### What this task involves:
When you reach the line containing "Our crops are" in the entries below, start writing out each line exactly, and stop after the line containing "Potato harvesting Stock Photography".
Data for processing below:
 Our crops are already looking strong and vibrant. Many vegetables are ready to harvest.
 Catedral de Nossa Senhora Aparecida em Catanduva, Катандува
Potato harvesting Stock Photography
End of Data for processing.
Data for processing below:
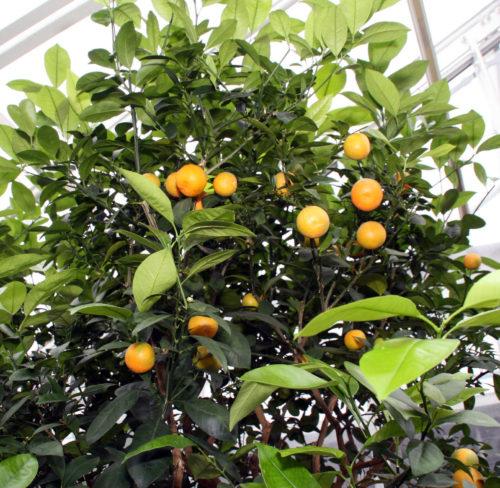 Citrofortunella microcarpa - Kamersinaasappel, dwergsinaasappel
End of Data for processing.
### Answer to the problem:
 Our crops are already looking strong and vibrant. Many vegetables are ready to harvest.
 Catedral de Nossa Senhora Aparecida em Catanduva, Катандува
Potato harvesting Stock Photography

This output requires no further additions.